Sejarah Al-Quds (5) : Masa Nabi Sulaiman hingga Nabi Isa
Oleh : Nurcholis Madjid
Terhadap firman itu A. Yusuf Ali memberi komentar, “Rasa aman: sakinah= keselamatan, ketentraman dan kedamaian. Tulisan-tulisan kaum Yahudi belakangan menggunakan kata-kata yang sama sebagai lambang Keagungan Tuhan dalam tabernakel atau kemah yang di situ Tabut disimpan, atau dalam Kuil sesudah didirikan oleh Nabi Sulaiman” (A. Yusuf Ali, h. 99, fn. 283)
Jadi kata-kata shekinah, cognate dengan kata-kata Arab sakinah. Tetapi berbeda dengan persepsi kaum Yahudi tentang shekinah yang serba mitis, mistis dan banyak berbau khurafat (kepercayaan palsu, karena kaum Yahudi percaya bahwa dalam Tabut itulah Tuhan bersemayam sehingga benda itu memiliki kesaktian atau kekuatan supranatural), ajaran dan pandangan Alquran tentang sakinah tidak lebih daripada rasa aman dan tentram dalam jiwa kaum beriman karena adanya simbol atau ayat Allah pada mereka, dan karena Allah menganugerahkan perasaan itu kepada mereka sebagai persyaratan amat penting untuk keberhasilan dan kemenangan dalam perjuangan menegakkan kebenaran. Dalam pengertia inilah perkataan sakinah juga digunakan dalam beberapa ayat yang lain, khususnya berkaitan dengan peperangan kaum beriman di bawah pimpinan Nabi saw seperti dalam peristiwa pembebasan Makkah dari kaum musyrik (Q.S. al-Fath : 4; at-taubah: 26 dan 40).

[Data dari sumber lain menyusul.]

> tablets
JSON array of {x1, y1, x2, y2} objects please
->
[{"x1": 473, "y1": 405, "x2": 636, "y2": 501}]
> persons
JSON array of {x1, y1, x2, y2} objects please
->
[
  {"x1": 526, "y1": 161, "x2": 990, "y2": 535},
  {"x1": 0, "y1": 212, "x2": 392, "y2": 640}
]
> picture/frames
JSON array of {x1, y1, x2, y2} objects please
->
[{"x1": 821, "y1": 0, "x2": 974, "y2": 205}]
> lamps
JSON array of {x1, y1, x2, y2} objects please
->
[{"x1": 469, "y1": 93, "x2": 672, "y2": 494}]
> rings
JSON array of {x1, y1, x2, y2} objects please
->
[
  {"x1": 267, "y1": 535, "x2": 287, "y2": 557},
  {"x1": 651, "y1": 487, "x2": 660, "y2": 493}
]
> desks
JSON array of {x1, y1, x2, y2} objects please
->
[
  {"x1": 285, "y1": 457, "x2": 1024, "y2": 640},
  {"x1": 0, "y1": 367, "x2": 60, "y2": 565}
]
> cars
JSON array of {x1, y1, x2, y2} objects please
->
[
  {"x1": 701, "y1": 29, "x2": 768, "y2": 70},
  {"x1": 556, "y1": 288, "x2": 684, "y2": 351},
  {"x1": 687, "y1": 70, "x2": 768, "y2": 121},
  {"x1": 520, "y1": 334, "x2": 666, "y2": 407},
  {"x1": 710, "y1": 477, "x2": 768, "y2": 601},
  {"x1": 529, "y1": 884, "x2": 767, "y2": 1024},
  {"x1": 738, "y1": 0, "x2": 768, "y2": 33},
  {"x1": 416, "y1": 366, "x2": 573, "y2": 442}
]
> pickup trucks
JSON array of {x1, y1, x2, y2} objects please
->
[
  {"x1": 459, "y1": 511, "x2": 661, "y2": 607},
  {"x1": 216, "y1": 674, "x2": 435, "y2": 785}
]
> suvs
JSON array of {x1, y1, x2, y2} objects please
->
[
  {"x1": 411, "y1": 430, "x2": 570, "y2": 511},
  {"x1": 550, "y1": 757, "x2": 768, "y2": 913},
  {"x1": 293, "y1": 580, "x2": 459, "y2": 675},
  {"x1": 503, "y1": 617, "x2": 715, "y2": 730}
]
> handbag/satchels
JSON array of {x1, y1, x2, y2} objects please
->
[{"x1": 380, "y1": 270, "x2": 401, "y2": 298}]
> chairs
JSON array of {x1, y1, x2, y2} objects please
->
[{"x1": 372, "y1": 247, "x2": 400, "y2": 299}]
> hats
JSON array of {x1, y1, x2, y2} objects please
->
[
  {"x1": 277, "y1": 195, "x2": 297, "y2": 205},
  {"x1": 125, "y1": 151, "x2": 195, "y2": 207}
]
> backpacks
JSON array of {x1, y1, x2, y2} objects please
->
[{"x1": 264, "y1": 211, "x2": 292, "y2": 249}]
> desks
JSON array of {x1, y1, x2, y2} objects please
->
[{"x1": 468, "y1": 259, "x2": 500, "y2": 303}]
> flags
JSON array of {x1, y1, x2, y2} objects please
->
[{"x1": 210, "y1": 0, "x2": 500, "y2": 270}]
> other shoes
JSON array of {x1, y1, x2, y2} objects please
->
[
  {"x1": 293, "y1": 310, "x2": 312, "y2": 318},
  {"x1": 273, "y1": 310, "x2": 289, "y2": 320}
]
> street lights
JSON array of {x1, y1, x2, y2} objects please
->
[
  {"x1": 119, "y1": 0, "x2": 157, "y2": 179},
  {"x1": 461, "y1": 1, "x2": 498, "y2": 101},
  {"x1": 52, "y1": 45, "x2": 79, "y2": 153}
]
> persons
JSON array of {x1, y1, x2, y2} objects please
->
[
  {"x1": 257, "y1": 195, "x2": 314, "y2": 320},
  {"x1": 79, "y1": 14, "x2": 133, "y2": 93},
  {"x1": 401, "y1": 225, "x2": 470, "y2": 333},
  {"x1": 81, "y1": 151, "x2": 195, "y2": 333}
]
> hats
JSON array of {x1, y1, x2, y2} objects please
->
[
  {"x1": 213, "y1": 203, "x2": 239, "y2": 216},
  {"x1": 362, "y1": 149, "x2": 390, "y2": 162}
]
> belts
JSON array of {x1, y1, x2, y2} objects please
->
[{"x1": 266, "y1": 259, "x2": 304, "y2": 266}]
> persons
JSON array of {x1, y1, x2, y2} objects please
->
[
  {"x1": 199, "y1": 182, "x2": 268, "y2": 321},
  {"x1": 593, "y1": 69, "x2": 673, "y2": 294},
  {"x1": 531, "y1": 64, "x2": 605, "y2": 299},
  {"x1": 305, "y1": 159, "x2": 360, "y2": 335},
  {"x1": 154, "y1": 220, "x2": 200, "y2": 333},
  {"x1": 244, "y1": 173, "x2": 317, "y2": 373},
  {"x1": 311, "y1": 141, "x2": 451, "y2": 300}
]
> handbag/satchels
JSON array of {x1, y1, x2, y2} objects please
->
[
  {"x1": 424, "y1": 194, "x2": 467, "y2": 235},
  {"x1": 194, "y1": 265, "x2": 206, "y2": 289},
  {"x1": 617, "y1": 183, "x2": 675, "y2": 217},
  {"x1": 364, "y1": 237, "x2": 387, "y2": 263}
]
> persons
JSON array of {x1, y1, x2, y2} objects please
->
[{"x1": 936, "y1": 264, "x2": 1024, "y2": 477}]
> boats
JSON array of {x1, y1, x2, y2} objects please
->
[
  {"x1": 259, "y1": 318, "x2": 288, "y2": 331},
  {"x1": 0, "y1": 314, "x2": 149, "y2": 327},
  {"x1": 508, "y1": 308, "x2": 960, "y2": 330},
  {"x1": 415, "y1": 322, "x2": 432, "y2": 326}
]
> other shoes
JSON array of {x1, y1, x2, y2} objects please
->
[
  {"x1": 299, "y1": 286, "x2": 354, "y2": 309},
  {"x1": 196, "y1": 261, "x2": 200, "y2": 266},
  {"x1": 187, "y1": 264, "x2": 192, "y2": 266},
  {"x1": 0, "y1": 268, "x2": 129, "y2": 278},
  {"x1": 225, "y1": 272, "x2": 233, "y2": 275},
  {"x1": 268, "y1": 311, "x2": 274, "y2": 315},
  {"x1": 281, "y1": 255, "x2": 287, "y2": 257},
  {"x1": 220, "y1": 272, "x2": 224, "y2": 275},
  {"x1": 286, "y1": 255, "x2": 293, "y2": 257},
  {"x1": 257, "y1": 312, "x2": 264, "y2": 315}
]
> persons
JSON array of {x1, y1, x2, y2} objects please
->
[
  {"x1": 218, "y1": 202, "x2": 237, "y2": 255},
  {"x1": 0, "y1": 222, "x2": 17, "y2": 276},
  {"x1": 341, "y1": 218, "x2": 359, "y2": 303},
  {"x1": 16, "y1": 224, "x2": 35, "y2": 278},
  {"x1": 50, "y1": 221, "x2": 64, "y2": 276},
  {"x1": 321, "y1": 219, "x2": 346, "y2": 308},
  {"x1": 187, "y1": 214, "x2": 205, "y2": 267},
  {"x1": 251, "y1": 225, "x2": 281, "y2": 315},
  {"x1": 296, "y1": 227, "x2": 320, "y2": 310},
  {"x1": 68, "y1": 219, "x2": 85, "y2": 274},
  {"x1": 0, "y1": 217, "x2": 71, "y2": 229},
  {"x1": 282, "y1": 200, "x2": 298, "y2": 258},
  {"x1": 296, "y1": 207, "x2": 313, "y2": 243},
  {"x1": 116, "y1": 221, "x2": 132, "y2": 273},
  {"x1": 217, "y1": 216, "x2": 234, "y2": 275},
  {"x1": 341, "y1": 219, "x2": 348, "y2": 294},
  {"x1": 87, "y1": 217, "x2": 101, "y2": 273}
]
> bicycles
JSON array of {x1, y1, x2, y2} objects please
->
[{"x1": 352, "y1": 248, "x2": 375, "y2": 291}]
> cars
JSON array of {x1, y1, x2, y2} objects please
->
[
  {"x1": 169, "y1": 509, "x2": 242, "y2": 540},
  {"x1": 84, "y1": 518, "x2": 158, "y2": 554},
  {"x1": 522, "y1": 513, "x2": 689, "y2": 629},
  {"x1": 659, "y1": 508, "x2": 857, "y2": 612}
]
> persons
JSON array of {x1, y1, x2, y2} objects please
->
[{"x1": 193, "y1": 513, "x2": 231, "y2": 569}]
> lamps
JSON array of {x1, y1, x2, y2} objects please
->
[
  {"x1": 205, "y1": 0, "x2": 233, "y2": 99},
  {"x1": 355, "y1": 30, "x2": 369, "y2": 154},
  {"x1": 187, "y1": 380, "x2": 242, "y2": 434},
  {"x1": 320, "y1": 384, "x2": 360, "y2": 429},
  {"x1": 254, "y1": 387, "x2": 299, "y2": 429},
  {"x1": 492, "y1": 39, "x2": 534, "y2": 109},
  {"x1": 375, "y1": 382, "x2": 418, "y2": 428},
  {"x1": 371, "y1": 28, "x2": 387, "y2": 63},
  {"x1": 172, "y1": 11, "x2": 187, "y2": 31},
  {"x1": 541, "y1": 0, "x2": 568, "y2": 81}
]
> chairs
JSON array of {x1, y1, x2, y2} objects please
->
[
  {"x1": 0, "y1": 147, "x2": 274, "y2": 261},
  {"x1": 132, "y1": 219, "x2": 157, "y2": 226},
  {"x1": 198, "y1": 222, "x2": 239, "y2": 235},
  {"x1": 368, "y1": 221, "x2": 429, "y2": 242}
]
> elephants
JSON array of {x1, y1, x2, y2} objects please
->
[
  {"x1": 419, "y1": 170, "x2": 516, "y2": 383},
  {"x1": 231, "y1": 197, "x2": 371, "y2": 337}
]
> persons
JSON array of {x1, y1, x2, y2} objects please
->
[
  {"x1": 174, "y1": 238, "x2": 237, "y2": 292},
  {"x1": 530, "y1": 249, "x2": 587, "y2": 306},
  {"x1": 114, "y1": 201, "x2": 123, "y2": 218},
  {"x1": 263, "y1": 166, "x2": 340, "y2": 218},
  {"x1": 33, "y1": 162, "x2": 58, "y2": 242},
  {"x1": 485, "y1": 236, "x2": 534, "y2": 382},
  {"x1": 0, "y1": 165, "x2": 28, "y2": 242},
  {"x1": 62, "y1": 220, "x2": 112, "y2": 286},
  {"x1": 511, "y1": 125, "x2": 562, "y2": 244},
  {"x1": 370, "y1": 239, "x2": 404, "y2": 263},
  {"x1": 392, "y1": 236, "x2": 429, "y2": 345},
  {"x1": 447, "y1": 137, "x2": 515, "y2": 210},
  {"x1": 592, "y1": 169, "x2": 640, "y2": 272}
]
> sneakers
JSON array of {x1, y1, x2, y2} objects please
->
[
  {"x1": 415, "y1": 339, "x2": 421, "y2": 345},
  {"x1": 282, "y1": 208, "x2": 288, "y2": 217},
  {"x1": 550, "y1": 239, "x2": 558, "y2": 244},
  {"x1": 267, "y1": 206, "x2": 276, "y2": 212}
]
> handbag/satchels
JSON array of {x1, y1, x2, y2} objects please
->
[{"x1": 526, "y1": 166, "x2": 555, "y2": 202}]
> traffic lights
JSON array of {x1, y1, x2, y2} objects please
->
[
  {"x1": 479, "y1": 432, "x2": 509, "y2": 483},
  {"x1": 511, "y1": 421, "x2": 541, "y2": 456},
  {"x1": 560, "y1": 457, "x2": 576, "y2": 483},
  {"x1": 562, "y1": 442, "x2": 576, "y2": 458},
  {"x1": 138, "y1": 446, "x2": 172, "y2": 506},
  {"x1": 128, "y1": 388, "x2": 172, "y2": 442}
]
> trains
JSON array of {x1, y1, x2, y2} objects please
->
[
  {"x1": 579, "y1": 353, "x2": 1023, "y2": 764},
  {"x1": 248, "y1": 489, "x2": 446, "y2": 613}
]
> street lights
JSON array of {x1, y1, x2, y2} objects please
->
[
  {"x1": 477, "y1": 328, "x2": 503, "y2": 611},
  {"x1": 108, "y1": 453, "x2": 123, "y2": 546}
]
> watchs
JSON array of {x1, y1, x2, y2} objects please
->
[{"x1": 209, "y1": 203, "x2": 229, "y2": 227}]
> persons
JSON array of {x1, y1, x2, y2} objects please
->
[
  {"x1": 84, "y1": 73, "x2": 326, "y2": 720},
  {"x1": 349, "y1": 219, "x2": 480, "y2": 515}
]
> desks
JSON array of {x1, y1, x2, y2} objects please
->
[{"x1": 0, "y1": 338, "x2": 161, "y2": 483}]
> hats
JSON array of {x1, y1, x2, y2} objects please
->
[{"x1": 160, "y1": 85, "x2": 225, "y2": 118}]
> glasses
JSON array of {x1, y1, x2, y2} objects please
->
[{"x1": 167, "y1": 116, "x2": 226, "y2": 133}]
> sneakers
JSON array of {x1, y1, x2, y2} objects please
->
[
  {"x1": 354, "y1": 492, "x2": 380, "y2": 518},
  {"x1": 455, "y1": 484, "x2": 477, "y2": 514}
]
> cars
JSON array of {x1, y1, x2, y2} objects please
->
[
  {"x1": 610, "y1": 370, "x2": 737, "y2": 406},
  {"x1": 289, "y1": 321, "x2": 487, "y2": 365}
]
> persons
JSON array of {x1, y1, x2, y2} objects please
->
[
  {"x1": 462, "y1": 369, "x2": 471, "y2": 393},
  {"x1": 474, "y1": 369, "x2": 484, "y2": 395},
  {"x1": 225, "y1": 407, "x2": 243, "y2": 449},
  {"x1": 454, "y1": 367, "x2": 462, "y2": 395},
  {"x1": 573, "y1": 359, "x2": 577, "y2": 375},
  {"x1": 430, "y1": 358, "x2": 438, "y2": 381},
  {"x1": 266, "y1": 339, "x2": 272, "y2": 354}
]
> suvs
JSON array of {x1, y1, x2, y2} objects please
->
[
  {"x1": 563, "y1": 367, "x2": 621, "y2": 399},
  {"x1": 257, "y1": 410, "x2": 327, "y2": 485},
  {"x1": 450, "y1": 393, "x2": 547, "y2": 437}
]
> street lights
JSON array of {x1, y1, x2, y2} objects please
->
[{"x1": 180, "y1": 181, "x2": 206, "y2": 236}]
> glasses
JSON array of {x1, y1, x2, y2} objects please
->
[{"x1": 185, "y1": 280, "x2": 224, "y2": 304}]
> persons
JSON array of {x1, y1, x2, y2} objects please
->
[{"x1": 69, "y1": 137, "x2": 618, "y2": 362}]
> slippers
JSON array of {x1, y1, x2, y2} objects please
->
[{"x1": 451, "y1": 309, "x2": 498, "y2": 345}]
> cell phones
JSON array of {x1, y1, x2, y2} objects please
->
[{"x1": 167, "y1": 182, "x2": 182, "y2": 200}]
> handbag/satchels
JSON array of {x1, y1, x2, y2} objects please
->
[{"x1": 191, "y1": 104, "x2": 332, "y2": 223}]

Cerita Yahudi yang serba mitologis tentang Tabut dalam hubungannya dengan pandangan mereka mengenai shekinah itu penting sekali. Sebab ada indikasi bahwa Nabi Sulayman as bahkan sejak ia meletakkan Tabut itu di Kadesh dalam kuil (Masjid Aqsha), menaruh keraguan tentang apa arti Tabut itu bagi Bani Israil atau kaum Yahudi. Keraguan itu agaknya timbul pada Nabi Sulaiman as karena dilihatnya kaumnya mulai menyembah Tabut itu sendiri dan lupa bahwa ia hanya sebuah kotak, meskipun dianggap suci, sebagai tempat menyimpan naskah Sepuluh Perintah. Memang Nabi Musa as hampir lima abad yang lalu (sebelum masa Nabi Sulaiman as) mengajari kaumnya untuk bersembahyang dalam tabernakel dan menjadikan Tabut itu sebagai kiblat. Hal ini dimaksudkan untuk mengingatkan mereka agar tetap berpegang kepada makna dan semangat Sepuluh Perintah yang naskah aslinya disimpan di dalamnya, bukan untuk mengagungkan dan menyembah Tabut itu sendiri.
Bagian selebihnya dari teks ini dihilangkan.